West Virginia Republican has spent more than $136K in relation to the ethics probes

Rep. Alex Mooney, R-W.Va., is seen outside the U.S. Capitol as the House voted to pass the The Freedom to Vote: John R. Lewis Act on Thursday, January 13, 2022.
Rep. Alex Mooney, R-W.Va., is seen outside the U.S. Capitol as the House voted to pass the The Freedom to Vote: John R. Lewis Act on Thursday, January 13, 2022. (Tom Williams/CQ Roll Call file photo)

Rep. Alex X. Mooney opened a legal expense fund to pay legal bills stemming from congressional investigations into him, according to a filing with the Legislative Resource Center.

“It is the desire of the Trustor (Mooney) to provide a proper means to accepting funds and making expenditures for the sole purpose of defraying the legal costs that have been and will be incurred in connection with Congressional investigation(s) of matters pertaining to his official duties and position in Congress, and matters bearing on his reputation or fitness for office,” the document says.

The West Virginia Republican is facing ethics scrutiny over whether he misused campaign funds for personal use and failed to properly report expenditures to the Federal Election Commission. The Office of Congressional Ethics produced a report detailing its findings and the House Ethics Committee is currently investigating the matter.

The Alex Mooney Legal Expense Trust was established on Dec. 14, 2021, and lists Howard Ehrlich — who has in the past contributed to Mooney’s campaign — as trustee. A Dec. 13 letter from the House Ethics panel to Mooney approving the trust says Mooney has not had any business relationship with Ehrlich — according to Ehrlich — since 2010 and that Ehrlich said he will refrain from contributing to Mooney while serving as trustee. The beneficiary of a legal expense fund is required to have no family, business or employment relationship with the trustee within the last two years.

The letter notes Mooney has provided the committee with detailed invoices totaling $136,768 of campaign funds he spent in connection with the congressional inquiries. The Ethics Committee approved Mooney’s request to repay his campaign up to $136,768 using money raised from the legal expense fund. 
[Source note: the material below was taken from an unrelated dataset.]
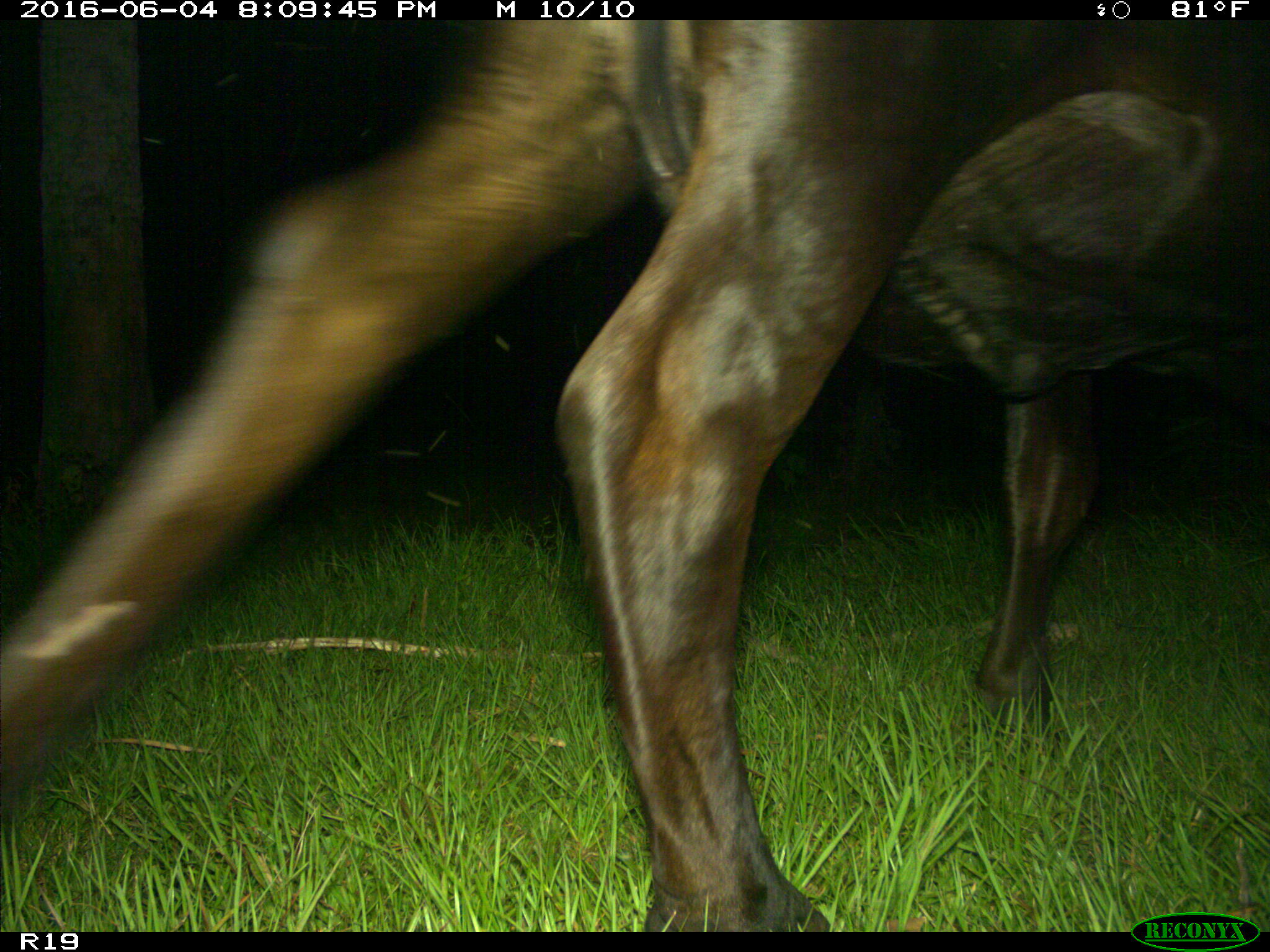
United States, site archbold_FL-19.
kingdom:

Members are allowed to open a legal expense fund when legal costs arise in connection with their candidacy for or election to federal office, official duties in Congress, a criminal prosecution, a civil matter bearing on the individual’s reputation or fitness for office, or a matter before the Ethics Committee. Over the course of a calendar year, an individual or an organization cannot give more than $5,000 to the fund. It cannot accept contributions from a registered lobbyist, lobbying firm or an agent of a foreign principal.

“Representative Mooney opened a legal fund and has followed all the applicable laws including authorization from the ethics committee,” Mark Harris, a campaign spokesman, said in response to a request for comment.